When the action fails to generate excitement, there is usually Arnold's droll humour to keep proceedings light and lively. His deadpan delivery of bad puns often brings about a laugh, or at least a smile and shake of the head. In The 6th Day, this aspect is almost non-existent. I think there was one line near the end which could have been funny, but by then I couldn't even rustle up a grin.
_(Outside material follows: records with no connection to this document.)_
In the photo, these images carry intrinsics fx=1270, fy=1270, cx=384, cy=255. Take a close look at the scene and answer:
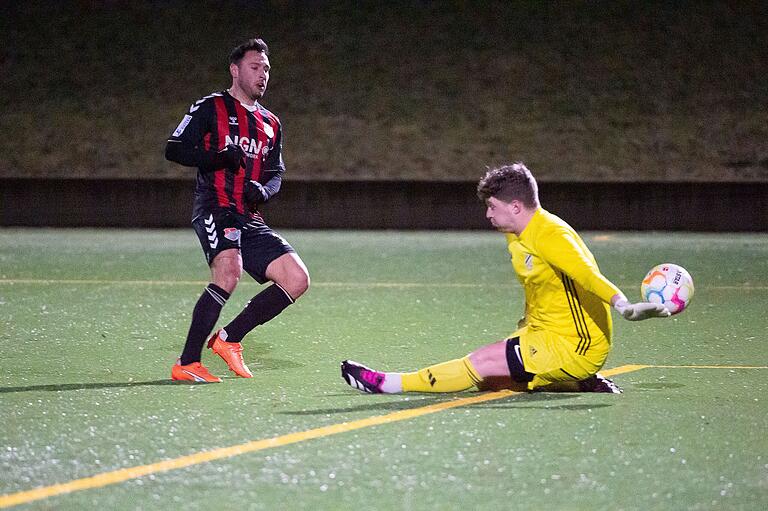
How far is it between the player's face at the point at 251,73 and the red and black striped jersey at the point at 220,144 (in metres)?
0.09

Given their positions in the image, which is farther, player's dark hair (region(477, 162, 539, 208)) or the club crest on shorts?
the club crest on shorts

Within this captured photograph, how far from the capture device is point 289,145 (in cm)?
2284

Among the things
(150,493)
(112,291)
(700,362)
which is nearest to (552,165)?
(112,291)

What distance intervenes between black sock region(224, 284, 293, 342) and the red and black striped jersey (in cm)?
45

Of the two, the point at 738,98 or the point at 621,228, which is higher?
the point at 738,98

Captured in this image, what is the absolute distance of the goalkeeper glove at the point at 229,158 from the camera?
6.35 meters

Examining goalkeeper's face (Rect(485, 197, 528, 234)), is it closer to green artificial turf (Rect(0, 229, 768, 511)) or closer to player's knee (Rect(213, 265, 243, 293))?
green artificial turf (Rect(0, 229, 768, 511))

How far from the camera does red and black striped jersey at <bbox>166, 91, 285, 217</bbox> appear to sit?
20.9 feet

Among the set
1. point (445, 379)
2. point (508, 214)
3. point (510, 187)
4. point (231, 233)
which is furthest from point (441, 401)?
point (231, 233)

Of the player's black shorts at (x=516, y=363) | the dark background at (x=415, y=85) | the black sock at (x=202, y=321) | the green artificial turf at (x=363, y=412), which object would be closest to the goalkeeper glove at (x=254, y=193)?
the black sock at (x=202, y=321)

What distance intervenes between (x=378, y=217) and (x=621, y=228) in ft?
11.4

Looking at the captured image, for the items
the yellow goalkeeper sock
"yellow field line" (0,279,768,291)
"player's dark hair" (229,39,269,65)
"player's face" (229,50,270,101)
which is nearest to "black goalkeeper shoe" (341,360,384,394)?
the yellow goalkeeper sock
In theme and structure, the film resembles Paul Verhoeven's Total Recall, which also starred Arnie. Both were set in the future, and both involved a group of killers that were constantly on Arnold's tail and shady agencies that could give people alternate identities. But while Total Recall's script was smart, taut, and kept you guessing as the in-your-face action scenes typical of Verhoeven exploded on screen, The 6th Day's seems rehashed from too many familiar action elements (and not enough of the sci fi), and doesn't quite know how to assemble them into a cohesive whole. There could have been an intriguing sci fi film (with action) in there, given the topicality of genetic engineering and cloning, but too often it is drowned in listless action scenes that don't quite work. Some of the futuristic aspects are intriguing, like the fridge that contains an electronic diary and a mirror that reminds you of your birthday, but these seem more like tired decorations than an integral part of the story. The same features in Total Recall were fresh and innovative by comparison.
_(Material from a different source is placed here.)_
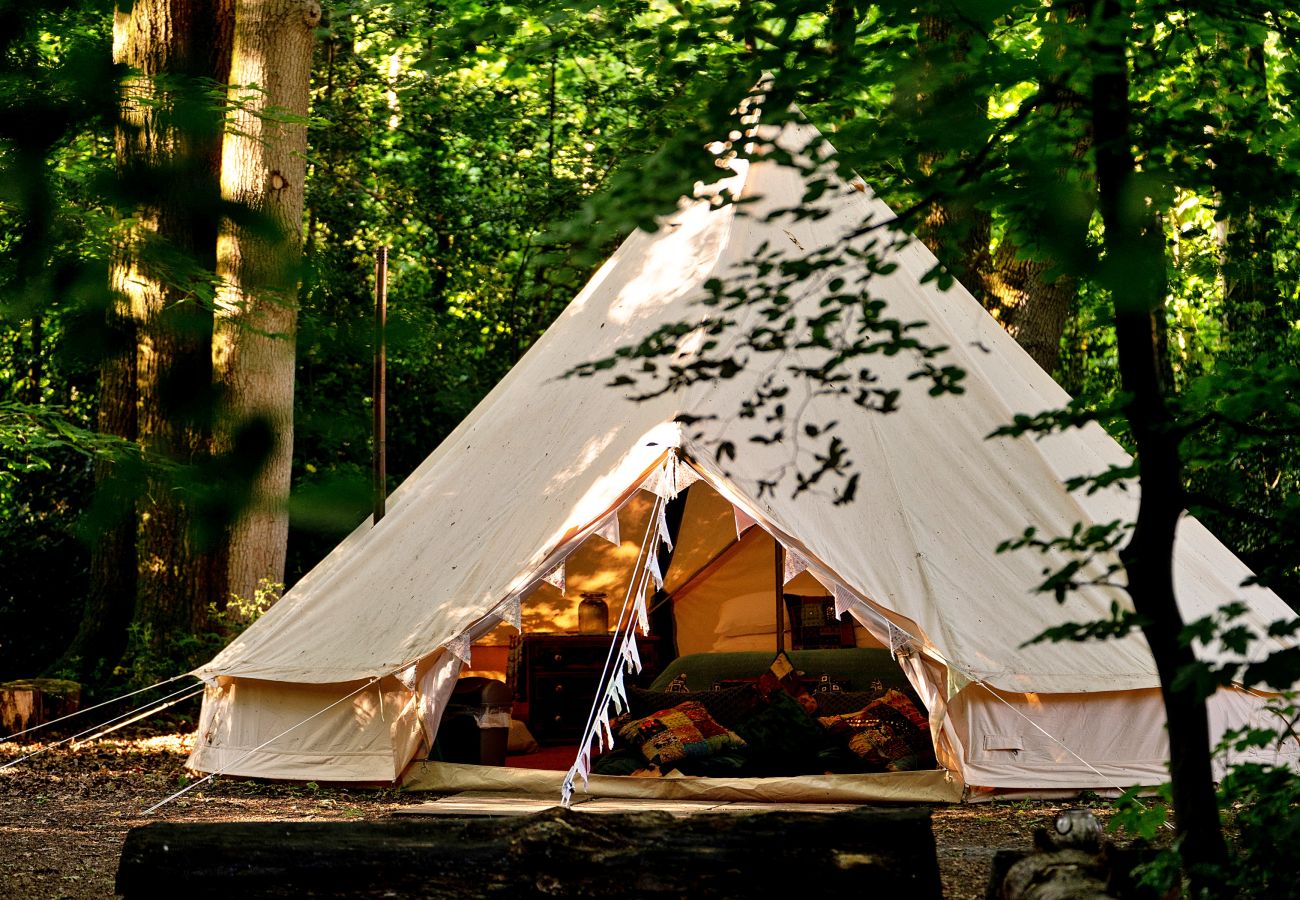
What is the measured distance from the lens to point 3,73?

I think Arnold has to shoulder some of the blame himself. Everyone knows he is not a great actor by any stretch of the imagination, and even better is he knows it, too. That's why a script that plays to what he does best (such as the two Terminator films) works best. In The 6th Day, poor Arnie has a harder time convincing us of his predicament than ever before, and I even noticed his accent more than usual. Perhaps the lack of lap-smacking puns highlighted this, as in his previous films you readily accepted Arnold's one-notedness as long as he came up with one memorable quip after another. The supporting characters are all quite bland, though Academy Award winner Duvall adds a touch of class as the scientist who only wants to prolong his wife's life. Tony Goldwyn (the bad guy from Ghost) is adequately slimy, but not even the usually reliable Michael Rooker (mimicking the Michael Ironside role from Total Recall) is able to generate much venom in his role as the lead assassin.
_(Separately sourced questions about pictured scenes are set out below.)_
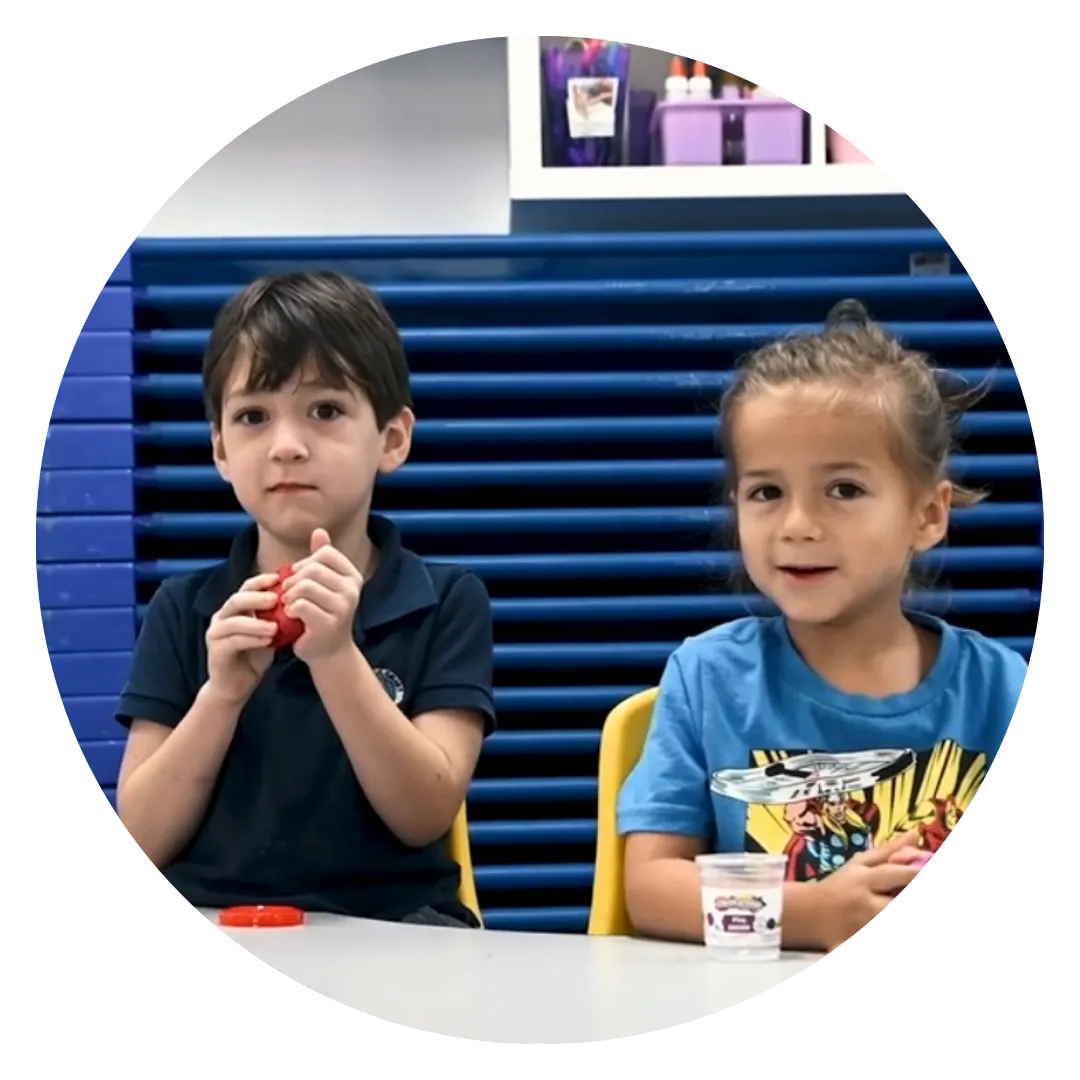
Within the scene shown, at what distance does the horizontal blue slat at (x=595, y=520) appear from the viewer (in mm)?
1343

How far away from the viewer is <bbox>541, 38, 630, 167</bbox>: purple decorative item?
1.09 m

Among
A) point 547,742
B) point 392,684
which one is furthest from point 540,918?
point 392,684

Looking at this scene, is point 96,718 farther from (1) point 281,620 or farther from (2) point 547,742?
(2) point 547,742

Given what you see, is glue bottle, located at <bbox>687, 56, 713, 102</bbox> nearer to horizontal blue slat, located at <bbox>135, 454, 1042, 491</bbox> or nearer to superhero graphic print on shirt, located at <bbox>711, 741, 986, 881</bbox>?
horizontal blue slat, located at <bbox>135, 454, 1042, 491</bbox>

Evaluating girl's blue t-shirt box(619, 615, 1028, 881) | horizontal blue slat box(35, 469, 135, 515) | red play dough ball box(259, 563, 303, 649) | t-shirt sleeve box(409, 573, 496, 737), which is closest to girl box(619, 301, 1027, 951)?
girl's blue t-shirt box(619, 615, 1028, 881)

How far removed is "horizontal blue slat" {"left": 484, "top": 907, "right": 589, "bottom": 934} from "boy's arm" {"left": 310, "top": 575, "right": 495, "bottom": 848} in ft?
0.93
Director Roger Spottiswoode helmed the 1997 James Bond adventure Tomorrow Never Dies, which had plenty of action but also curiously the same lack of excitement that he imparts to The 6th Day. While unfair to compare him to, say, a James Cameron or a John McTiernan with regards to an eye for action, he could at least have fashioned something more interesting out of the topical concept of genetic cloning. The 6th Day itself turns out to be a semi-clone of Total Recall, but is nowhere near as good.